In 2020, Kaspersky Labs discovered a similar malware, called MontysThree, which uses steganography and several encryption schemes to build and run the malicious code on the target system. This malware searches for specific Microsoft Office and Adobe Acrobat documents stored in current documents directories and uploads them to legitimate public cloud services such as Google, Microsoft, and Dropbox.

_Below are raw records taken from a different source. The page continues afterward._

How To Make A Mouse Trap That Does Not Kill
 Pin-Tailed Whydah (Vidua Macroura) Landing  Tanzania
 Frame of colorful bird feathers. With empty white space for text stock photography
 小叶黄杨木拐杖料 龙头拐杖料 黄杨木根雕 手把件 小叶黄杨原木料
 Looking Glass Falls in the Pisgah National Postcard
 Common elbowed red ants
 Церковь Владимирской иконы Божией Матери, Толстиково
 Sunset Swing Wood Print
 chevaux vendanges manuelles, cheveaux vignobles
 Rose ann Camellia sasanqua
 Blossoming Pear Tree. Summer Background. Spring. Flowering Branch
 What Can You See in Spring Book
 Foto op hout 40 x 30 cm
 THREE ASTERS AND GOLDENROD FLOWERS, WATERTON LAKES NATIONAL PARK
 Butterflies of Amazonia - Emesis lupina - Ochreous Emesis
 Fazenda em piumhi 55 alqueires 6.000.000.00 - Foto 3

Unless someone knows the algorithm that is used to encode information beforehand, it is very difficult to detect the presence of hidden information using steganography algorithms. The most effective way is to know the original image and to compare a potentially modified image with it, but this is impossible in most cases, as it is very unlikely that you have the image you analyze beforehand. Other methods perform a statistical analysis of the data in the image to see how ordered it is, if there is a lot more order than can be expected than it can be supposed that there is some information hidden, of course, these methods will be unlikely to detect an image that encodes a lot less information than the potential maximum.

Other Use Cases

It is conceivable that some applications can use steganography algorithms not to hide data but to increase the amount of useful information transmitted without increasing the bandwidth. Such an application must meet several requirements: it must have a limited bandwidth transmission speed, it must nevertheless need to transmit audio or images and it must not be constrained by computing capability. The most obvious candidate for such an application would be in space exploration since exploratory spacecraft have powerful computing ability, need to transmit images of their findings back to Earth, and transmission rates over the vastness of space are very low.

Conclusion

Steganography proves to be an incredibly effective way of hiding the act of communication. The ease and effectiveness of LSB embedding make it an attractive method to transmit messages without detection. With the rise in popularity of image-sharing services on the Internet, it is increasingly likely that an image shared online for a short period of time would not be analyzed. It is important to note that, while steganography does not guarantee that a message cannot be decoded, paring steganography with encryption provides a means of communication that is difficult to detect and can be nearly impossible for a third party to decode.

While steganography can be detected by statistical attacks, relying on safety in numbers and obscure embedding patterns can limit the decoding of any particular hidden message.

Steganography's effectiveness, ease of implementation, and extensibility all suggest that it will be a considerable security concern for the foreseeable future.